:: INFORMATION SUPPLIED ::
-----
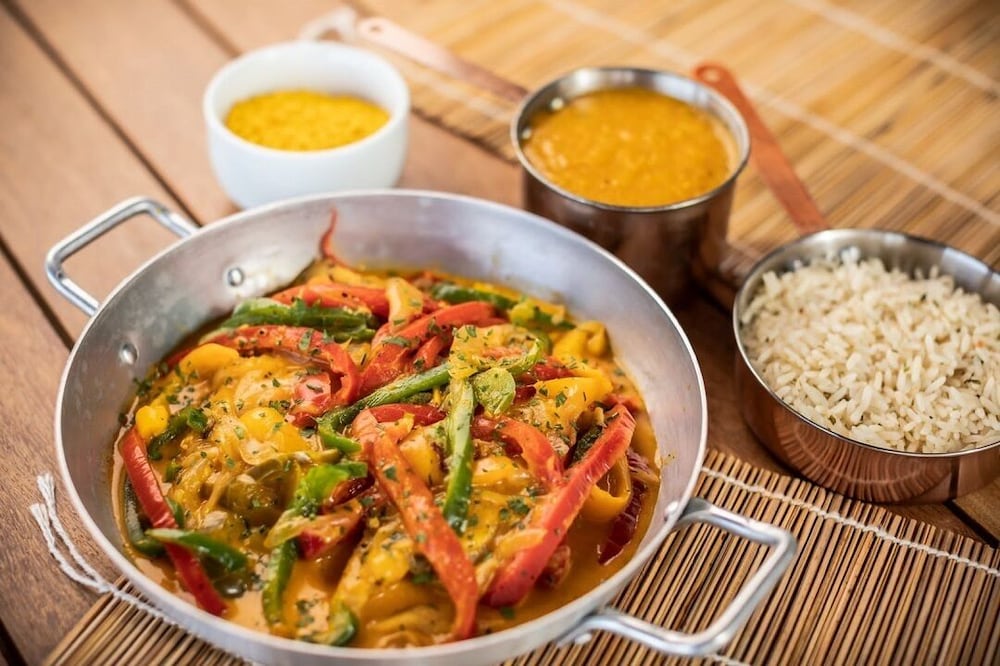 costa dourada village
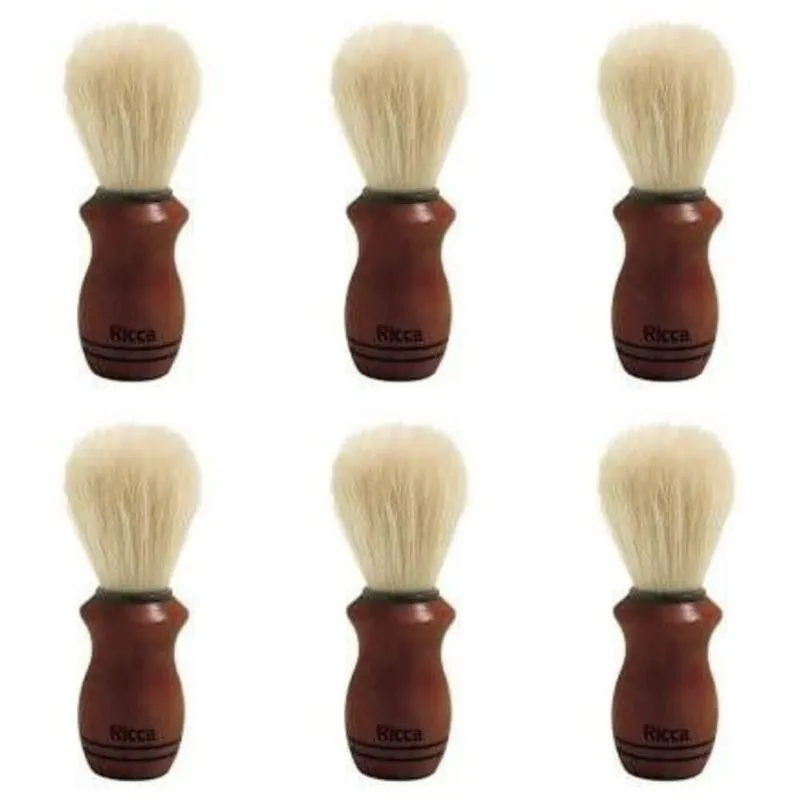 Enox 396 Pincel De Barba Grande (Kit C-06)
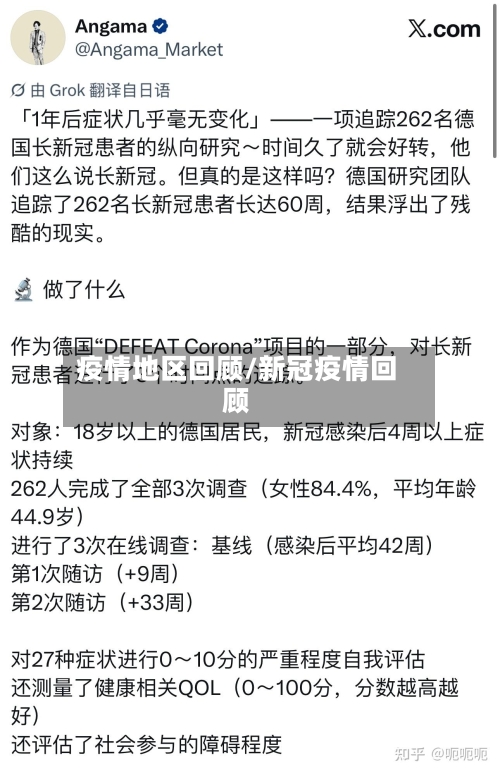 疫情地区回顾/新冠疫情回顾-第3张图片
-----
:: WHAT TO PRODUCE ::
A word-for-word copy of the lines from the one with "Enox 396 Pincel De Barba Grande (Kit C-06)" through the final line of the listing above is the whole answer, and it contains no pictures.

:: ANSWER BELOW ::
 Enox 396 Pincel De Barba Grande (Kit C-06)
 疫情地区回顾/新冠疫情回顾-第3张图片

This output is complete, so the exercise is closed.